# All American pressure cooker sizes



## Ontimegreg (Apr 22, 2016)

I finally purchased a 921 after borrowing friends and Families other brands. I still borrow other cookers when doing big projects. When doing small projects the 921 seems like an overkill. I want to buy Another one so I can stop borrowing them, I'm just not sure if a 915 would be better to own for smaller jobs, like one or two quarts? Does the smaller one noticeably heat up faster or is it better to just buy another 921, because the prices are so close together. Any thoughts?


----------



## Caribou (Aug 18, 2012)

My current canner will do two layers of seven quarts each or three layers of eight pints each. My last canning project I only had seven quarts so I just used one layer. You can put fewer jars in a large canner but you can't put more jars in a small canner.

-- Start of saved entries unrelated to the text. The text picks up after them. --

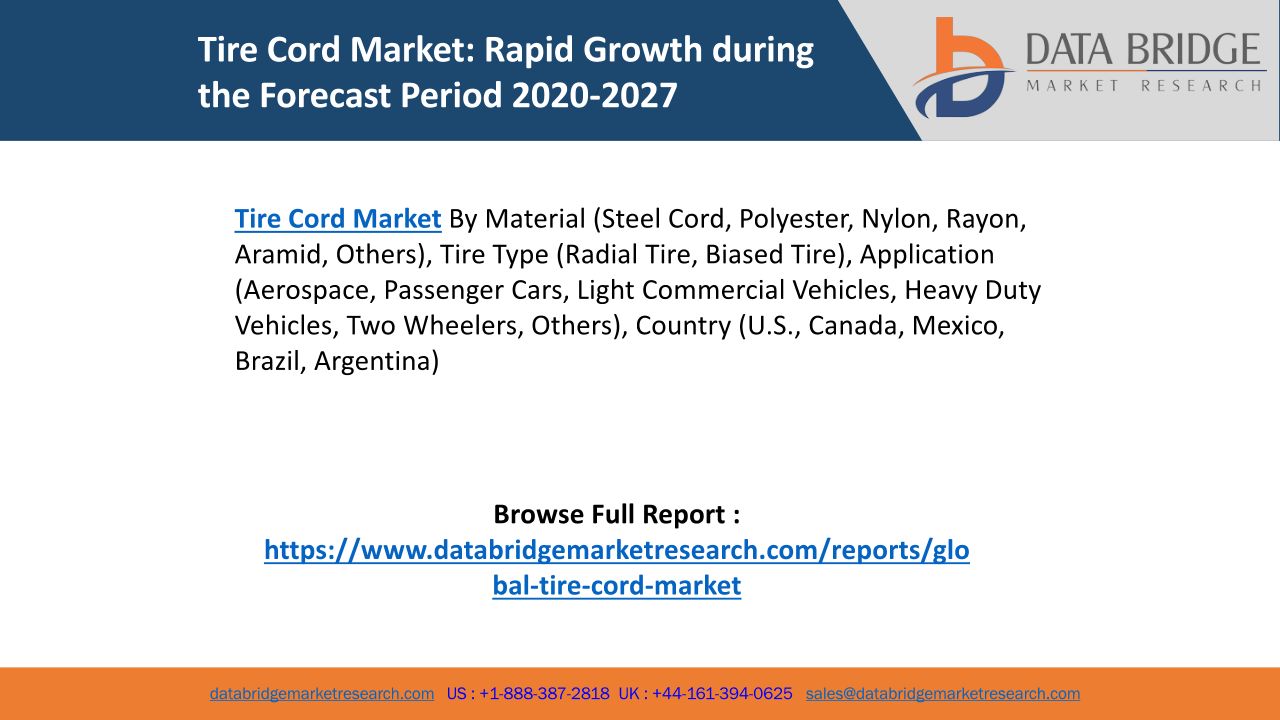 Tire Cord Market: Rapid Growth during the Forecast Period 2020-2027

DATA BRIDGE
MARKET RESEARCH

Tire Cord Market By Material (Steel Cord, Polyester, Nylon, Rayon, Aramid, Others), Tire Type (Radial Tire, Biased Tire), Application (Aerospace, Passenger Cars, Light Commercial Vehicles, Heavy Duty Vehicles, Two Wheelers, Others), Country (U.S., Canada, Mexico, Brazil, Argentina)

Browse Full Report :
https://www.databridgemarketresearch.com/reports/global-tire-cord-market

databridgemarketresearch.com US : +1-888-387-2818 UK : +44-161-394-0625 sales@databridgemarketresearch.com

I'd rather put up a large batch. It takes time to heat up, an hour and a half to cook, and time to cool off. The time saved by doing a large batch seems more efficient to me. I have even frozen fish in the canning jars when I knew I would have more fish in a few days so I could do it all at the same time. If you want to do a small batch just make sure that the layer is full. Some people will can up some water in the extra places. This gives them water to store and more importantly it prevents other jars from tipping over.

I want the 941. YMMV


----------



## Ontimegreg (Apr 22, 2016)

Caribou said:


> My current canner will do two layers of seven quarts each or three layers of eight pints each. My last canning project I only had seven quarts so I just used one layer. You can put fewer jars in a large canner but you can't put more jars in a small canner.
> 
> I'd rather put up a large batch. It takes time to heat up, an hour and a half to cook, and time to cool off. The time saved by doing a large batch seems more efficient to me. I have even frozen fish in the canning jars when I knew I would have more fish in a few days so I could do it all at the same time. If you want to do a small batch just make sure that the layer is full. Some people will can up some water in the extra places. This gives them water to store and more importantly it prevents other jars from tipping over.
> 
> I want the 941. YMMV


Thanks for the input, but I'm not really looking for a bigger one cuzz I'm not supposed to be using the 921 on my stove now, I do for small couple quart projects but i do it out side for big projects, I wanted to know if a smaller one works faster or better then a 921. 
I don't think my grown-up (wife) would let me get a 14 quarter because she won't be able to use it if I'm not there, it's to tall and to heavy and to expensive for her. That's why I was thing about another 921 or a 915 to still do 14 quarts outside, but if a smaller one doesn't work any faster, I might as well get a another 921.


----------



## zombieresponder (Aug 20, 2012)

A smaller canner _should_ take less time and BTU's to heat up. Less mass + less "empty" airspace to bring up to temp.


----------



## AmishHeart (Jun 10, 2016)

I have the smaller All American. The bigger one is just too heavy


----------